Crisis watch

Training on handwashing and social distancing in the Cox’s Bazar refugee camps in Bangladesh
28 Jan 2020

South Sudan

7.5 million people are in need of humanitarian assistance due to the cumulative effects of years of prolonged conflict, chronic vulnerabilities and weak provision of essential services. The country is experiencing an unprecedented food crisis with 6.4 million people considered food insecure, and with malnutrition rates of 16 per cent – surpassing the global emergency threshold. Protection concerns remain significant, with affected populations expressing fear over persistent insecurity, protection threats, human rights violations and gender-based violence (GBV).

Since the start of July 2019, CARE South Sudan has assisted 528,000 people through cash, food and nutrition, livelihood recovery, health, GBV and sexual, reproductive and maternal health services. CARE continues providing emergency life-saving health, nutrition and protection interventions to severely affected populations, putting women and girls at the centre of our response while maintaining inclusivity of men and boys.

27 Jan 2020


Nearly 1.4 million refugees and asylum seekers were registered in Uganda as of 31 December 2019, nearly two-thirds (62%) from South Sudan and nearly a third (29%) from the Democratic Republic of Congon (DRC).
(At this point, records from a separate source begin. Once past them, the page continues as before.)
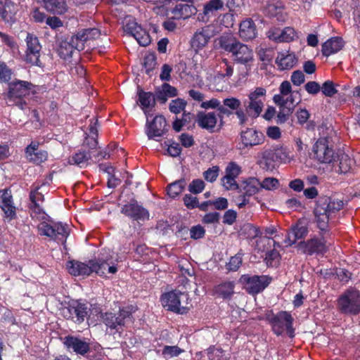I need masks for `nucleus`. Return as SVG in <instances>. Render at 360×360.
I'll list each match as a JSON object with an SVG mask.
<instances>
[{
	"label": "nucleus",
	"mask_w": 360,
	"mask_h": 360,
	"mask_svg": "<svg viewBox=\"0 0 360 360\" xmlns=\"http://www.w3.org/2000/svg\"><path fill=\"white\" fill-rule=\"evenodd\" d=\"M28 207L32 214H34V217L44 221L37 226L40 236L49 237L51 240L63 245L66 243L70 235V229L68 224L62 222H54L46 213L41 204H30Z\"/></svg>",
	"instance_id": "obj_1"
},
{
	"label": "nucleus",
	"mask_w": 360,
	"mask_h": 360,
	"mask_svg": "<svg viewBox=\"0 0 360 360\" xmlns=\"http://www.w3.org/2000/svg\"><path fill=\"white\" fill-rule=\"evenodd\" d=\"M342 200L333 199L330 197L323 195L319 198L314 210L315 221L319 233L330 235L329 229V219L333 214L336 213L343 208Z\"/></svg>",
	"instance_id": "obj_2"
},
{
	"label": "nucleus",
	"mask_w": 360,
	"mask_h": 360,
	"mask_svg": "<svg viewBox=\"0 0 360 360\" xmlns=\"http://www.w3.org/2000/svg\"><path fill=\"white\" fill-rule=\"evenodd\" d=\"M138 310L134 304H128L119 307L117 312H101V321L110 331L120 332L123 330L128 321H133V314Z\"/></svg>",
	"instance_id": "obj_3"
},
{
	"label": "nucleus",
	"mask_w": 360,
	"mask_h": 360,
	"mask_svg": "<svg viewBox=\"0 0 360 360\" xmlns=\"http://www.w3.org/2000/svg\"><path fill=\"white\" fill-rule=\"evenodd\" d=\"M219 44L223 50L231 53L237 63L247 66L254 60L252 49L234 37H223L219 40Z\"/></svg>",
	"instance_id": "obj_4"
},
{
	"label": "nucleus",
	"mask_w": 360,
	"mask_h": 360,
	"mask_svg": "<svg viewBox=\"0 0 360 360\" xmlns=\"http://www.w3.org/2000/svg\"><path fill=\"white\" fill-rule=\"evenodd\" d=\"M107 262L108 259H103L100 257L89 259L87 262L72 259L67 262L66 268L68 273L74 276L87 277L94 272L103 276L105 274Z\"/></svg>",
	"instance_id": "obj_5"
},
{
	"label": "nucleus",
	"mask_w": 360,
	"mask_h": 360,
	"mask_svg": "<svg viewBox=\"0 0 360 360\" xmlns=\"http://www.w3.org/2000/svg\"><path fill=\"white\" fill-rule=\"evenodd\" d=\"M265 319L276 336L282 335L285 330L289 338L295 337L294 319L289 311H280L277 314H274L273 310H269L265 314Z\"/></svg>",
	"instance_id": "obj_6"
},
{
	"label": "nucleus",
	"mask_w": 360,
	"mask_h": 360,
	"mask_svg": "<svg viewBox=\"0 0 360 360\" xmlns=\"http://www.w3.org/2000/svg\"><path fill=\"white\" fill-rule=\"evenodd\" d=\"M60 312L66 320L80 325L90 316L91 308L84 300H71L61 309Z\"/></svg>",
	"instance_id": "obj_7"
},
{
	"label": "nucleus",
	"mask_w": 360,
	"mask_h": 360,
	"mask_svg": "<svg viewBox=\"0 0 360 360\" xmlns=\"http://www.w3.org/2000/svg\"><path fill=\"white\" fill-rule=\"evenodd\" d=\"M337 309L342 314L356 316L360 314V292L354 288L344 291L337 300Z\"/></svg>",
	"instance_id": "obj_8"
},
{
	"label": "nucleus",
	"mask_w": 360,
	"mask_h": 360,
	"mask_svg": "<svg viewBox=\"0 0 360 360\" xmlns=\"http://www.w3.org/2000/svg\"><path fill=\"white\" fill-rule=\"evenodd\" d=\"M241 101L235 97H229L223 100V103L219 108V112L217 113L219 121V130L224 124V119L236 115L239 120V124L243 125L245 124L248 118L244 110L240 108Z\"/></svg>",
	"instance_id": "obj_9"
},
{
	"label": "nucleus",
	"mask_w": 360,
	"mask_h": 360,
	"mask_svg": "<svg viewBox=\"0 0 360 360\" xmlns=\"http://www.w3.org/2000/svg\"><path fill=\"white\" fill-rule=\"evenodd\" d=\"M328 234L319 233V236L314 235L311 238L301 241L297 244V248L308 255H323L329 250L327 238Z\"/></svg>",
	"instance_id": "obj_10"
},
{
	"label": "nucleus",
	"mask_w": 360,
	"mask_h": 360,
	"mask_svg": "<svg viewBox=\"0 0 360 360\" xmlns=\"http://www.w3.org/2000/svg\"><path fill=\"white\" fill-rule=\"evenodd\" d=\"M240 281L249 295H255L269 286L272 281V278L269 275L244 274L240 278Z\"/></svg>",
	"instance_id": "obj_11"
},
{
	"label": "nucleus",
	"mask_w": 360,
	"mask_h": 360,
	"mask_svg": "<svg viewBox=\"0 0 360 360\" xmlns=\"http://www.w3.org/2000/svg\"><path fill=\"white\" fill-rule=\"evenodd\" d=\"M183 297L188 300V293L186 292H180L176 290H172L162 294L161 296L162 304L168 311L178 314H186L188 312L189 307L181 305V300Z\"/></svg>",
	"instance_id": "obj_12"
},
{
	"label": "nucleus",
	"mask_w": 360,
	"mask_h": 360,
	"mask_svg": "<svg viewBox=\"0 0 360 360\" xmlns=\"http://www.w3.org/2000/svg\"><path fill=\"white\" fill-rule=\"evenodd\" d=\"M8 86L7 98L10 101L18 99L17 105L22 110L24 105H26V102L22 101V98L30 94L32 84L27 81L15 79L8 82Z\"/></svg>",
	"instance_id": "obj_13"
},
{
	"label": "nucleus",
	"mask_w": 360,
	"mask_h": 360,
	"mask_svg": "<svg viewBox=\"0 0 360 360\" xmlns=\"http://www.w3.org/2000/svg\"><path fill=\"white\" fill-rule=\"evenodd\" d=\"M120 212L129 219L138 222L148 220L150 218L148 210L134 198L122 205Z\"/></svg>",
	"instance_id": "obj_14"
},
{
	"label": "nucleus",
	"mask_w": 360,
	"mask_h": 360,
	"mask_svg": "<svg viewBox=\"0 0 360 360\" xmlns=\"http://www.w3.org/2000/svg\"><path fill=\"white\" fill-rule=\"evenodd\" d=\"M315 158L322 163H331L336 159L333 149L328 146L327 138L319 139L313 146Z\"/></svg>",
	"instance_id": "obj_15"
},
{
	"label": "nucleus",
	"mask_w": 360,
	"mask_h": 360,
	"mask_svg": "<svg viewBox=\"0 0 360 360\" xmlns=\"http://www.w3.org/2000/svg\"><path fill=\"white\" fill-rule=\"evenodd\" d=\"M240 138L241 143L238 148L241 150L261 145L265 140L264 134L254 128H247L242 131Z\"/></svg>",
	"instance_id": "obj_16"
},
{
	"label": "nucleus",
	"mask_w": 360,
	"mask_h": 360,
	"mask_svg": "<svg viewBox=\"0 0 360 360\" xmlns=\"http://www.w3.org/2000/svg\"><path fill=\"white\" fill-rule=\"evenodd\" d=\"M146 127V133L149 139L162 137L168 131L166 119L162 115H156L151 121L147 119Z\"/></svg>",
	"instance_id": "obj_17"
},
{
	"label": "nucleus",
	"mask_w": 360,
	"mask_h": 360,
	"mask_svg": "<svg viewBox=\"0 0 360 360\" xmlns=\"http://www.w3.org/2000/svg\"><path fill=\"white\" fill-rule=\"evenodd\" d=\"M215 26L212 24L206 25L198 29L191 39V46L197 50L204 48L210 41V39L216 35Z\"/></svg>",
	"instance_id": "obj_18"
},
{
	"label": "nucleus",
	"mask_w": 360,
	"mask_h": 360,
	"mask_svg": "<svg viewBox=\"0 0 360 360\" xmlns=\"http://www.w3.org/2000/svg\"><path fill=\"white\" fill-rule=\"evenodd\" d=\"M224 11V2L222 0H210L203 6V11L199 13L197 19L199 22L207 23L212 18L219 16V12Z\"/></svg>",
	"instance_id": "obj_19"
},
{
	"label": "nucleus",
	"mask_w": 360,
	"mask_h": 360,
	"mask_svg": "<svg viewBox=\"0 0 360 360\" xmlns=\"http://www.w3.org/2000/svg\"><path fill=\"white\" fill-rule=\"evenodd\" d=\"M124 31L132 36L140 46H146L150 43V37L135 20H129L124 26Z\"/></svg>",
	"instance_id": "obj_20"
},
{
	"label": "nucleus",
	"mask_w": 360,
	"mask_h": 360,
	"mask_svg": "<svg viewBox=\"0 0 360 360\" xmlns=\"http://www.w3.org/2000/svg\"><path fill=\"white\" fill-rule=\"evenodd\" d=\"M39 143L32 141L25 148V155L27 160L36 165H40L48 160V152L45 150H39Z\"/></svg>",
	"instance_id": "obj_21"
},
{
	"label": "nucleus",
	"mask_w": 360,
	"mask_h": 360,
	"mask_svg": "<svg viewBox=\"0 0 360 360\" xmlns=\"http://www.w3.org/2000/svg\"><path fill=\"white\" fill-rule=\"evenodd\" d=\"M241 172V167L236 162H230L225 169L226 174L221 179L223 186L227 190L238 189L239 186L236 179Z\"/></svg>",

Since July 2019 CARE has helped 73,000 people with gender-based violence, SRMHR (sexual, reproductive, and maternal health and rights), shelter and livelihoods support.
CARE Uganda applies the Gender in Emergencies (GiE) approach across all its humanitarian programming, with capacity building of its staff in GiE, as well as of key stakeholders on protection and gender mainstreaming. CARE Uganda is also piloting CARE's Women Lead in Emergencies approach to ensure women's participation in and leadership of our emergency responses.

The SRMHR programme works on building the capacity of health workers, supporting health facilities with supplies, equipment, and infrastructure, providing support to pregnant and lactating women and girls, public health and hygiene promotion, and menstrual health management through menstrual cups.
We also work very closely with the local districts that host the various refugee settlements, as 30% of the people we help are host community members, ensuring that our  response helps meet the needs of vulnerable members of host communities as well as of refugees.

27 Jan 2020


Jordan is host to 1.3 million refugees, meaning roughly one in 10 of the total population of Jordan are refugees. Livelihoods for refugees and relationships with host communities are a significant challenge, with unemployment in Jordan at over 19 per cent.
Since the start of July 2019, CARE has assisted 136,000 people in both urban and Azraq refugee camp settings. The people assisted are Syrian refugees (83%), refugees of other nationalities (11%), and Jordanian community members (6%). Our assistance includes cash assistance for education, cash for shelter, cash for winterisation (preparing for and coping with the harsh winter conditions); livelihoods advice, training and support; gender-based violence assessment and referrals; and protection support, including provision of information, psychosocial activities, and recreational activities.

24 Jan 2020


Sudan’s humanitarian needs continue to grow due to the ongoing economic crises, ongoing conflict, and heavy rainfall and flash floods in some areas. Over 8 million people are estimated to be in need of humanitarian or protection assistance.

CARE Sudan is present in East Darfur, South Darfur, South Kordofan, Kassala and Khartoum states in areas least served by humanitarian actors. Since July 2019, CARE has assisted 602,000 people through food and nutrition security, health services, sexual reproductive and maternal health (SRMH) and water and sanitation interventions. People assisted include internally displaced people, returnees, refugees and their host communities (Sudan hosts an estimated 811,000 refugees from South Sudan), poor and vulnerable populations, malnourished children, and pregnant and lactating women.

21 Jan 2020


Severe winter weather in Afghanistan including heavy snowfall, freezing temperatures and avalanches is placing hundreds of thousands of people at risk. CARE International’s regional director for Asia, Deepmala Mahla, says:

Extreme cold winters are not new to Afghanistan but such severity was not expected and more cold waves are now projected. Heavy snowfalls impede our ability to access the most vulnerable as it cuts off key roads, and this is only further deepening the problem of limited access as reaching out to people in need requires passage through conflict lines, along with complexities of bad road conditions, and mountainous terrain and instances of severe flooding.

Women and girls continue to take the brunt and this extreme cold weather tests their resilience further. Accessing health and education facilities has always been a challenge for women and girls due to cultural norms and insecurity, and the extreme cold weather constraints it further. Women and girls take a large chunk of the labour to clear the snow from their rooftops and alleys.

The biggest climate hazards to Afghan livelihoods are drought, floods and extreme weather. Hopefully, fighting will not stay forever but climate change would, so we need to act fast. People clearly see the changes in their environment and how it is negatively affecting their crops, animals and weather.